I had a sister-in-law who had a very progressive doctor. Rather than shooting her with artificial drugs to induce the labor he allowed her to come to term naturally. By the time she had her third baby he noted it was normal for her to go three weeks past her projected due date. All of her children had come on that schedule, none of them had any defects. That was about 20 to 25 years ago, before mothers were subjected to three dimensional all color ultrasounds. In some ways medicine was better. In this day she probably couldn't have gotten her insurance to cover such a gamble. And yet I am of the opinion that the cost of bringing a baby prematurely into this world via c-section or Cesarean is higher than the cost of waiting.

Even at the time, 23 years ago, most of my friends were at the hospital, on labor inducing drugs one day after the due date. Most of them also asked for and received pain killers. I can not answer to what is available now, I can only report of the 10 or so mothers I knew giving birth at the time, not one had a "good" experience with pain killers. Without exception, 100% of them reported that the drugs made them feel unable to move, yet did not block the pain. It was the worst of both worlds. Unable to move they felt unable to participate in the birth of their own child. Once felt she couldn't even lift her head to see what was going on, yet she still felt a lot of pain.
━━━━━━━━
Exercise requirements:
**a)** In one to three sentences, explain why the doctor in the childbirth account let the sister-in-law go past her projected due date without inducing labor.
**b)** In the childbirth account, roughly how many mothers does the writer report knowing who gave birth at the time?
**c)** Summarize the childbirth account in two sentences.
The records are separate material, unrelated to the childbirth account.

Source records:
━━━━━━━━
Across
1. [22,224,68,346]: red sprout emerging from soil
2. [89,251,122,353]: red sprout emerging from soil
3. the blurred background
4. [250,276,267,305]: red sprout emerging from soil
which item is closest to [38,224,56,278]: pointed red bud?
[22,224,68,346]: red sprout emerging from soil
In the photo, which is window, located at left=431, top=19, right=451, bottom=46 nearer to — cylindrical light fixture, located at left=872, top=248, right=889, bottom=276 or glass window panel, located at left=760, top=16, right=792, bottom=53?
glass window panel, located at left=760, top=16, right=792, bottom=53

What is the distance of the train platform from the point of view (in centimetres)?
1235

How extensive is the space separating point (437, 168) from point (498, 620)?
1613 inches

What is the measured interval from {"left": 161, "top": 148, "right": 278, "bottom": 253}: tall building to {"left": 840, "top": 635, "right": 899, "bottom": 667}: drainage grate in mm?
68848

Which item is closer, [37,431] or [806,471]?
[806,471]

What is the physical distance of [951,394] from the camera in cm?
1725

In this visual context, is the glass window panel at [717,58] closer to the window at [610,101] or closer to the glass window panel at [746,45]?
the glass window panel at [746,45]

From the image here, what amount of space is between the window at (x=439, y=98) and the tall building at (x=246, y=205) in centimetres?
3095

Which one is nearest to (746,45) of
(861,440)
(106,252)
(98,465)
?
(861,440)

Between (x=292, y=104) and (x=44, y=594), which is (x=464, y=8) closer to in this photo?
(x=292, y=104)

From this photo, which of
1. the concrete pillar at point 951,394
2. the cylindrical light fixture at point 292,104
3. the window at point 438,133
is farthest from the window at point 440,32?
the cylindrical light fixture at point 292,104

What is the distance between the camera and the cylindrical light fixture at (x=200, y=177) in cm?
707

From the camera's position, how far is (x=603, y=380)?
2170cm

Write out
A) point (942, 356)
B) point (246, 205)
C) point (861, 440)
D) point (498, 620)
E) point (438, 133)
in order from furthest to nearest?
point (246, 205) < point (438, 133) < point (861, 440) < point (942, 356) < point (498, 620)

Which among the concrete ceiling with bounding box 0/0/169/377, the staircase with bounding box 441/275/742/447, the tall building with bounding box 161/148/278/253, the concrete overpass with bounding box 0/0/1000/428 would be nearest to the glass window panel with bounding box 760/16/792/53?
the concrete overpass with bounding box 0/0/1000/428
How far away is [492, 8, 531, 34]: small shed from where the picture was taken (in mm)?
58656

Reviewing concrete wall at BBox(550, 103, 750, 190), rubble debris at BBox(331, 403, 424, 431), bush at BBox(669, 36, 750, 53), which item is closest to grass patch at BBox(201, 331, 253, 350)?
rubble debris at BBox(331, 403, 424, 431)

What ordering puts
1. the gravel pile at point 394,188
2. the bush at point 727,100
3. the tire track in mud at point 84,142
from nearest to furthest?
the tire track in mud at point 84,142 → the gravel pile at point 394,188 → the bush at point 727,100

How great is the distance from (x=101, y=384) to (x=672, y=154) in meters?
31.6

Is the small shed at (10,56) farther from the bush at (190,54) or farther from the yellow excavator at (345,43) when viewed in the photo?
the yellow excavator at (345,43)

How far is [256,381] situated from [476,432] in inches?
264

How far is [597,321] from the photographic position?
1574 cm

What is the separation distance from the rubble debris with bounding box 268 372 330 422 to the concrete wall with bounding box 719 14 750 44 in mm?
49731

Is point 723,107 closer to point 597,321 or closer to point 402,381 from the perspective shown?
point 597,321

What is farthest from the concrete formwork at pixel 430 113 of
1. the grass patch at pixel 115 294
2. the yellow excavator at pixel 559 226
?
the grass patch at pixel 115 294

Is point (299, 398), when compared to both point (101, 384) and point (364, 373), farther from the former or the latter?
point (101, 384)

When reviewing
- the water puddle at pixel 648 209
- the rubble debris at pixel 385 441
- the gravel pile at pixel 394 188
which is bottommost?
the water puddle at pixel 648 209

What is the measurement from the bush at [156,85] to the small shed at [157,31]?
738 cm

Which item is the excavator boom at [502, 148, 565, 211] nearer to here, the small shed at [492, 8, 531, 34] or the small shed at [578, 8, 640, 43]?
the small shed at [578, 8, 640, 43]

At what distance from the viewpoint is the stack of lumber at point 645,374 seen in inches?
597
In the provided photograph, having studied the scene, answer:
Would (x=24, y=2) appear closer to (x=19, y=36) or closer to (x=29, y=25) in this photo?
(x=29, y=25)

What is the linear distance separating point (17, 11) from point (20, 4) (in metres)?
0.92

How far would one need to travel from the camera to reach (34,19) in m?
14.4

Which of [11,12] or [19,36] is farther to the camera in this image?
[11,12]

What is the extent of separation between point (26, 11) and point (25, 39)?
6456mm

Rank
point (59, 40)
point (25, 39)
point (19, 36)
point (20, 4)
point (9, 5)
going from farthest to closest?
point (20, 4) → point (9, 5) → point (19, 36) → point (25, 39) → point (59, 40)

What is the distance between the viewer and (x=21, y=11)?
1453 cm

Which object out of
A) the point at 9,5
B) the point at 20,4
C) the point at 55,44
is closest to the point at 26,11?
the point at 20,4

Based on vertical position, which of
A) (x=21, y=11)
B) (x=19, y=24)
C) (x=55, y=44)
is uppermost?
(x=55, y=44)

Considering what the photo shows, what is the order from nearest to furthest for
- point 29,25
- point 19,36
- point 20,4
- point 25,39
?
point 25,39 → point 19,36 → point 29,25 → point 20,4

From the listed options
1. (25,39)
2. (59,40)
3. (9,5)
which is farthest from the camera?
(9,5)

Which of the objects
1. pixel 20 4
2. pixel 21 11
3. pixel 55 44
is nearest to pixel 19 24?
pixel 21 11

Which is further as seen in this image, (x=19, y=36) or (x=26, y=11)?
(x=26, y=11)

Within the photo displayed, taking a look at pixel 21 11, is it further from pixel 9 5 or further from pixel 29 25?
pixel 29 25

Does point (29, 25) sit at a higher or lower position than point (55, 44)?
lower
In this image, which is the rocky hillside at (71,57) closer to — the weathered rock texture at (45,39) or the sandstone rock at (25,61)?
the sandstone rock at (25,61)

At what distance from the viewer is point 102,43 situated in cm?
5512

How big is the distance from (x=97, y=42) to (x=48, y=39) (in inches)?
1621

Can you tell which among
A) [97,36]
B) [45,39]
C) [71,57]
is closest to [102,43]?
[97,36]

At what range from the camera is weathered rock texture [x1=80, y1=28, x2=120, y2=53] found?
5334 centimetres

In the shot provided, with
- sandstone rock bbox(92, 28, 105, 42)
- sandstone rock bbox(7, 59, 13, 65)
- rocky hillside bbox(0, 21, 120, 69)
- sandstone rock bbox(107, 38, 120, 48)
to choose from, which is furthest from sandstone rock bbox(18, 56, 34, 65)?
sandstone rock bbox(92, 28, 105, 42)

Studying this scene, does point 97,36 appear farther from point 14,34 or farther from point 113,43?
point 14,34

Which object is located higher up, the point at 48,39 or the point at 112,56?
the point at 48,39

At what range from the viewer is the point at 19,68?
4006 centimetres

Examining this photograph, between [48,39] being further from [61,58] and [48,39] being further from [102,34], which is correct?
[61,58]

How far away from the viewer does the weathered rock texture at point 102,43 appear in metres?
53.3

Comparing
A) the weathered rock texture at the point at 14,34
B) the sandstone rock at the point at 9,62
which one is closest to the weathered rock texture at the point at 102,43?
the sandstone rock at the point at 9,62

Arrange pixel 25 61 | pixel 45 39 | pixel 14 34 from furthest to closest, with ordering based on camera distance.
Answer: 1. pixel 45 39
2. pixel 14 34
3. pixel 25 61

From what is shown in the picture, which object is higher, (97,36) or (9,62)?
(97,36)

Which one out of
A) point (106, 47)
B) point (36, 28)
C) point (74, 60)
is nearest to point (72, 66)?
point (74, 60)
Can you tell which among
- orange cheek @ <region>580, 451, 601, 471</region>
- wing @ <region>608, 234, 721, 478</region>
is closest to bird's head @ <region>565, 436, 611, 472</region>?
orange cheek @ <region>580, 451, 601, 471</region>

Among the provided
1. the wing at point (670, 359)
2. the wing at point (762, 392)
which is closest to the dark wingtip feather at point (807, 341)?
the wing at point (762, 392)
━━━━━━━━
Solutions in order:
**a)** By her third baby, the doctor had noted that it was normal for her to go three weeks past her projected due date. All of her children had come on that schedule, and none of them had any defects.

**b)** About 10 mothers.

**c)** The writer recalls a sister-in-law whose progressive doctor let her carry her babies about three weeks past their due dates without induction, and the writer believes that delivering a baby early by Cesarean costs more than waiting. In contrast, most of the writer's friends were induced a day after their due dates and given pain killers, which, they said, left them unable to move while still feeling pain.